First, I describe a model-based approach to estimate the gaze direction using RGB eye images. A 3D eye model is constructed from an image of the eye by fitting an ellipse onto the iris. The gaze direction is then continuously track by rotating the model to simulate projections of the iris area for different eye poses and matching the iris area of the subsequent images with the corresponding projections obtained from the model. By using an additional one-time calibration, the point of regard (POR) is computed, which allows to identify where a user is looking in the scene image reflected on the cornea.
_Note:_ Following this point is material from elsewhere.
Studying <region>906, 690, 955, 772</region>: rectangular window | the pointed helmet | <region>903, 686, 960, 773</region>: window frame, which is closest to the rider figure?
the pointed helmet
Next, I propose a method to recognize objects in the scene reflected on the cornea in real time using the gaze direction information. Deep learning algorithms are applied to automatically label and then recognize the focused object in the area surrounding the reflected POR on the eye image. Additional processes using High Dynamic Range (HDR) demonstrate that the proposed method can perform in varied illumination conditions.
Finally, I verify the validity of the approach experimentally with a 3D-printable prototype of a wearable device equipped with dual 720p cameras, and a high-sensitivity camera in extreme illumination conditions. Further, I set up a proof-of-concept implementation of a state-of-the-art neural network which showed that the focused object recognition can be performed in real time.
To summarize, the proposed method and prototype contribute a novel, complete framework to 1) simultaneously perform eye tracking and focused object analysis in real time, 2) automatically generate datasets of focused objects by using the reflected POR, 3) reduce the number of sensors in current gaze trackers to a single RGB camera, and 4) enable daily-life applications in all kinds of illumination. The combination of these features makes it an attractive choice for eye-based human behavior analysis, as well as for creating large datasets of objects focused by the user during daily tasks.